Extracted material below:

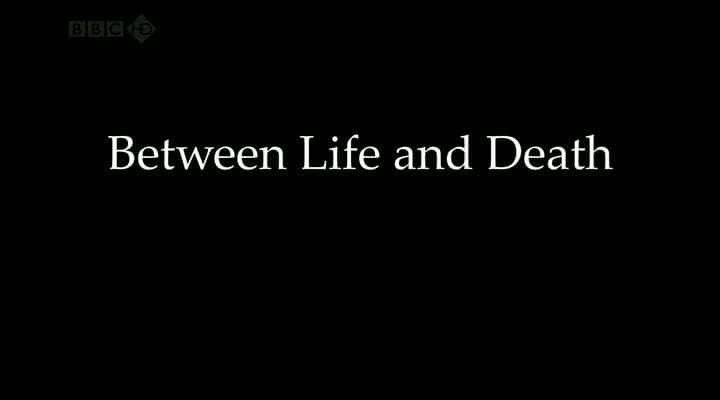 BBC HD

Between Life and Death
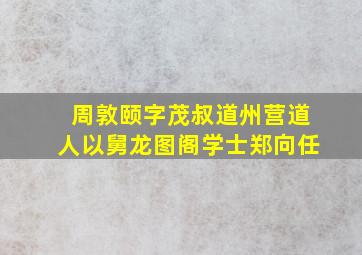 周敦颐字茂叔道州营道人以舅龙图阁学士郑向任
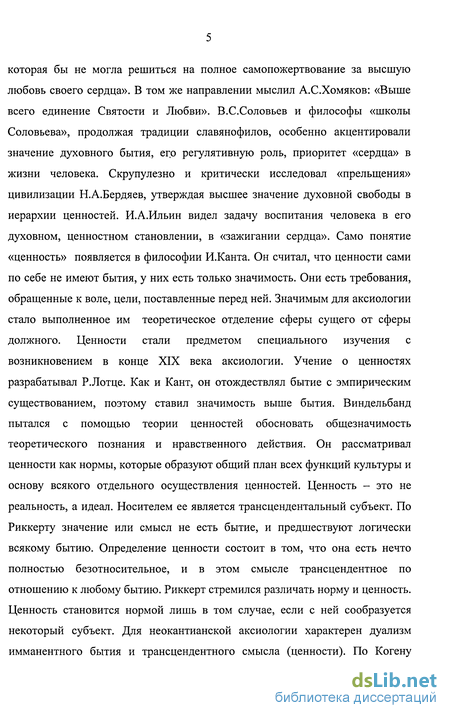 5

которая бы не могла решиться на полное самопожертвование за высшую любовь своего сердца». В том же направлении мыслил А.С.Хомяков: «Выше всего единение Святости и Любви». В.С.Соловьев и философы «школы Соловьева», продолжая традиции славянофилов, особенно акцентировали значение духовного бытия, его регулятивную роль, приоритет «сердца» в жизни человека. Скрупулезно и критически исследовал «прельщения» цивилизации Н.А.Бердяев, утверждая высшее значение духовной свободы в иерархии ценностей. И.А.Ильин видел задачу воспитания человека в его духовном, ценностном становлении, в «зажигании сердца». Само понятие «ценность» появляется в философии И.Канта. Он считал, что ценности сами по себе не имеют бытия, у них есть только значимость. Они есть требования, обращенные к воле, цели, поставленные перед ней. Значимым для аксиологии стало выполненное им теоретическое отделение сферы сущего от сферы должного. Ценности стали предметом специального изучения с возникновением в конце XIX века аксиологии. Учение о ценностях разрабатывал Р.Лотце. Как и Кант, он отождествлял бытие с эмпирическим существованием, поэтому ставил значимость выше бытия. Виндельбанд пытался с помощью теории ценностей обосновать общезначимость теоретического познания и нравственного действия. Он рассматривал ценности как нормы, которые образуют общий план всех функций культуры и основу всякого отдельного осуществления ценностей. Ценность – это не реальность, а идеал. Носителем ее является трансцендентальный субъект. По Риккерту значение или смысл не есть бытие, и предшествуют логически всякому бытию. Определение ценности состоит в том, что она есть нечто полностью безотносительное, и в этом смысле трансцендентное по отношению к любому бытию. Риккерт стремился различать норму и ценность. Ценность становится нормой лишь в том случае, если с ней сообразуется некоторый субъект. Для неокантианской аксиологии характерен дуализм имманентного бытия и трансцендентного смысла (ценности). По Когену

dsLib.net
библиотека диссертаций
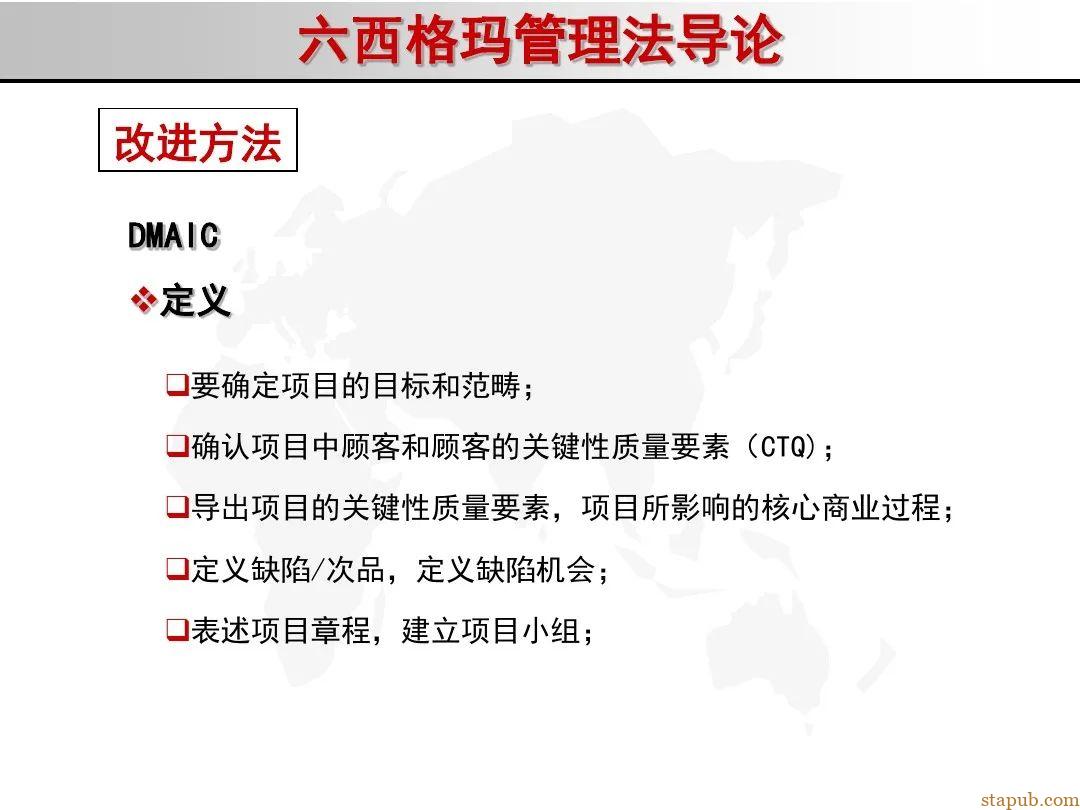 六西格玛管理法导论

改进方法

DMAIC

❖定义

❑要确定项目的目标和范畴；

❑确认项目中顾客和顾客的关键性质量要素（CTQ）；

❑导出项目的关键性质量要素，项目所影响的核心商业过程；

❑定义缺陷/次品，定义缺陷机会；

❑表述项目章程，建立项目小组；

stapub.com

End of Extracted material.

» Exercise description:
Set down every entry exactly; omit the pictures.

» Answer to this exercise:
 BBC HD

Between Life and Death
 周敦颐字茂叔道州营道人以舅龙图阁学士郑向任
 5

которая бы не могла решиться на полное самопожертвование за высшую любовь своего сердца». В том же направлении мыслил А.С.Хомяков: «Выше всего единение Святости и Любви». В.С.Соловьев и философы «школы Соловьева», продолжая традиции славянофилов, особенно акцентировали значение духовного бытия, его регулятивную роль, приоритет «сердца» в жизни человека. Скрупулезно и критически исследовал «прельщения» цивилизации Н.А.Бердяев, утверждая высшее значение духовной свободы в иерархии ценностей. И.А.Ильин видел задачу воспитания человека в его духовном, ценностном становлении, в «зажигании сердца». Само понятие «ценность» появляется в философии И.Канта. Он считал, что ценности сами по себе не имеют бытия, у них есть только значимость. Они есть требования, обращенные к воле, цели, поставленные перед ней. Значимым для аксиологии стало выполненное им теоретическое отделение сферы сущего от сферы должного. Ценности стали предметом специального изучения с возникновением в конце XIX века аксиологии. Учение о ценностях разрабатывал Р.Лотце. Как и Кант, он отождествлял бытие с эмпирическим существованием, поэтому ставил значимость выше бытия. Виндельбанд пытался с помощью теории ценностей обосновать общезначимость теоретического познания и нравственного действия. Он рассматривал ценности как нормы, которые образуют общий план всех функций культуры и основу всякого отдельного осуществления ценностей. Ценность – это не реальность, а идеал. Носителем ее является трансцендентальный субъект. По Риккерту значение или смысл не есть бытие, и предшествуют логически всякому бытию. Определение ценности состоит в том, что она есть нечто полностью безотносительное, и в этом смысле трансцендентное по отношению к любому бытию. Риккерт стремился различать норму и ценность. Ценность становится нормой лишь в том случае, если с ней сообразуется некоторый субъект. Для неокантианской аксиологии характерен дуализм имманентного бытия и трансцендентного смысла (ценности). По Когену

dsLib.net
библиотека диссертаций
 六西格玛管理法导论

改进方法

DMAIC

❖定义

❑要确定项目的目标和范畴；

❑确认项目中顾客和顾客的关键性质量要素（CTQ）；

❑导出项目的关键性质量要素，项目所影响的核心商业过程；

❑定义缺陷/次品，定义缺陷机会；

❑表述项目章程，建立项目小组；

stapub.com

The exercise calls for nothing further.